Um dos meus divertimentos prediletos, por exemplo, era brincar de Tarzan. Imitava com toda força dos pulmões aquele grito do Johnny Weismuller quando saltava por entre as árvores da selva africana para salvar a Jane. Pois eu adorava me ver como o Tarzan, não pela Jane nem pela Chita, mas sim pela emoção de voar no cipó.
Na pequena fazenda onde vivi minha infância, em Itapeva, interior de São Paulo, havia uma goiabeira plantada à beira de um barranco. Eu amarrava uma velha corda no galho da goiabeira, dava um grito igual ao que eu via nos filmes do rei das selvas e pulava, segurando a corda como se fosse um cipó. Balançava pendurado na corda e, num só impulso, voltava para cima do barranco. Na energia dos meus 9 anos, durante essa brincadeira eu me sentia o mais corajoso dos homens.
Como a corda ficava na chuva e já estava gasta, pois todos os dias eu brincava de pular no barranco, consegui uma corda novinha e coloquei-a no lugar da antiga. Dei um nó bem forte, preparei-me para o pulo e caprichei no grito: ‘‘Aaahhhooohow!’’. Era assim que eu sempre fazia. O grito ecoava no barranco e ficava mais potente ainda.

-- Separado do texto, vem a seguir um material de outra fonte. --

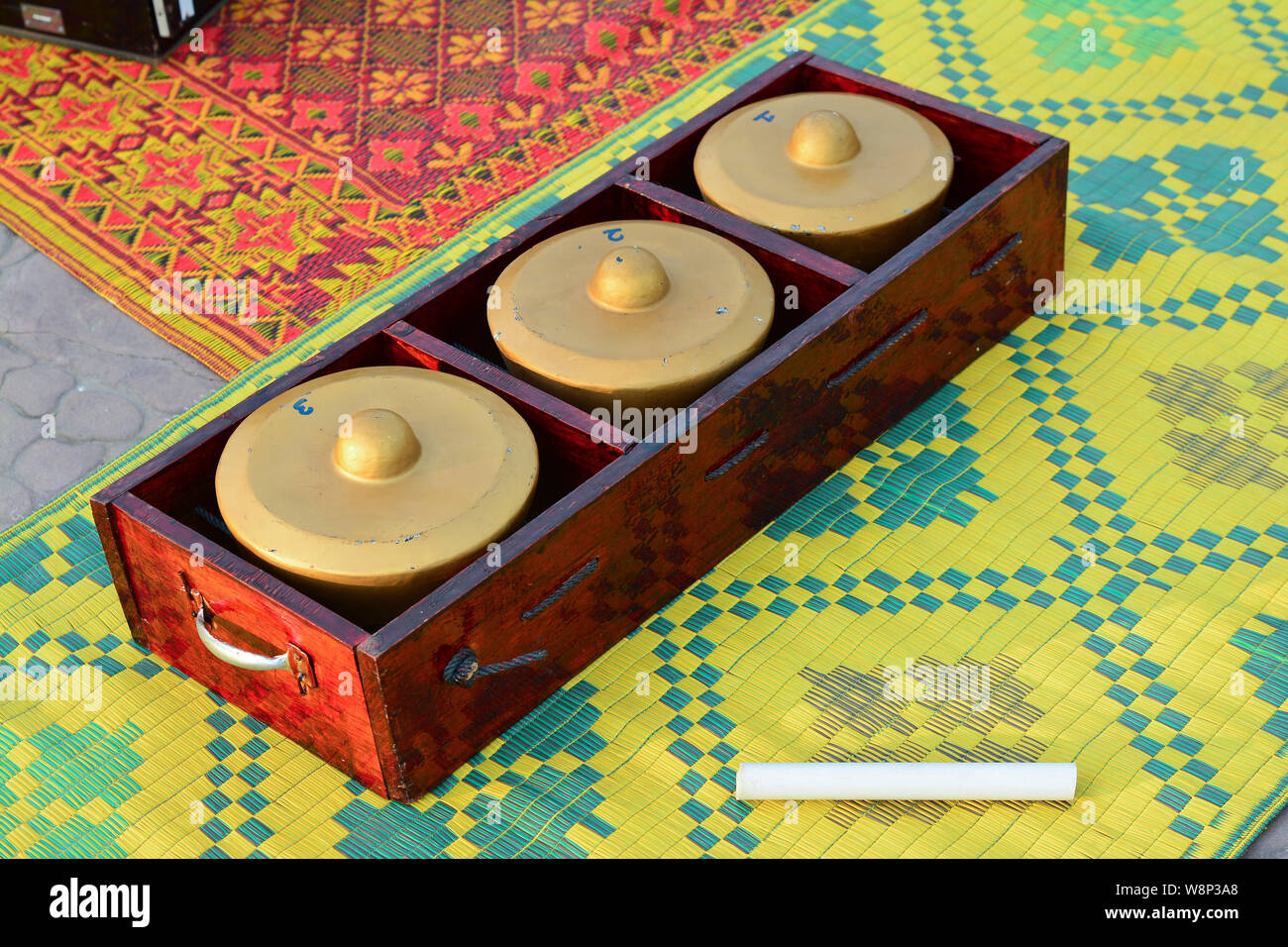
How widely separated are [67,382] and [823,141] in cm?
119

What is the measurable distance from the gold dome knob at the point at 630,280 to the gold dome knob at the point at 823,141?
352 millimetres

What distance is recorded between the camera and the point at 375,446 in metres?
1.91

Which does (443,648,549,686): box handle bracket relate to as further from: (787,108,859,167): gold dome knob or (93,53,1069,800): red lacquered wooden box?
(787,108,859,167): gold dome knob

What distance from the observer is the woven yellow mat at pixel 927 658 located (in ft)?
6.31

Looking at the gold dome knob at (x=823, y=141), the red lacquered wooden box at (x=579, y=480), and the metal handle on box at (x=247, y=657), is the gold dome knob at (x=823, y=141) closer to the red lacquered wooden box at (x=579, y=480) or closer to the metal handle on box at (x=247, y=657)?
the red lacquered wooden box at (x=579, y=480)

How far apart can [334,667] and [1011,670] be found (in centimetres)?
81

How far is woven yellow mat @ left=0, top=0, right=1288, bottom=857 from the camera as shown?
1.92 metres

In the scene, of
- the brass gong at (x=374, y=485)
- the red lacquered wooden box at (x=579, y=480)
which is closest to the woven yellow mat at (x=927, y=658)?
the red lacquered wooden box at (x=579, y=480)

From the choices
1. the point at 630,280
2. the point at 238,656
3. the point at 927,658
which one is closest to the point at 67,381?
the point at 238,656

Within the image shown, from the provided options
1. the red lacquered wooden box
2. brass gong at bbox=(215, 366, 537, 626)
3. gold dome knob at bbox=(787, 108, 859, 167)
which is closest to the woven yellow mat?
the red lacquered wooden box

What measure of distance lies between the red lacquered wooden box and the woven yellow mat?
0.19ft

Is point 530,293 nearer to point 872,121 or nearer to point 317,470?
point 317,470

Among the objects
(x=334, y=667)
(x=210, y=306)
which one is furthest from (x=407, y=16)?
(x=334, y=667)

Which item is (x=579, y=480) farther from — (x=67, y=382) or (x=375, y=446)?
(x=67, y=382)
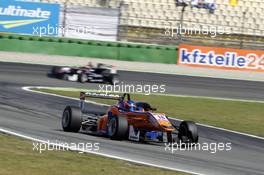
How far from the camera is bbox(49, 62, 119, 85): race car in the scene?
25.8 m

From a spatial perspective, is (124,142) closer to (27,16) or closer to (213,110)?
(213,110)

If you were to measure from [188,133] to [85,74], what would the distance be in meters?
12.5

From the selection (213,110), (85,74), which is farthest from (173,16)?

Mas desta vez terminou um pouco diferente: ‘‘Aaahhhooohow...ai!’’
O pulo tinha terminado num tombo ridículo. A corda nova era um pouco mais comprida que a antiga, e meu salto ficou maior que a altura do barranco. Bati com a cara na parede da ribanceira e despenquei no chão, com todo o peso do corpo sobre o braço. Voltei para casa quietinho, despistando, porque não queria levar bronca dos pais nem gozação dos irmãos.
Algumas décadas se passaram e, há poucos meses, voltei àquele sítio, que agora pertence a outras pessoas. Logo que pude dar uma volta sozinho por ali, fui rever o barranco onde brincava. Que decepção! A montanha dos meus saltos de Tarzan era um barranquinho minúsculo. Tinha um metro e meio de altura, no máximo! Saí de lá com uma conclusão meio óbvia, mas que acabou me valendo muito: O barranco não era grande. Eu é que era pequeno!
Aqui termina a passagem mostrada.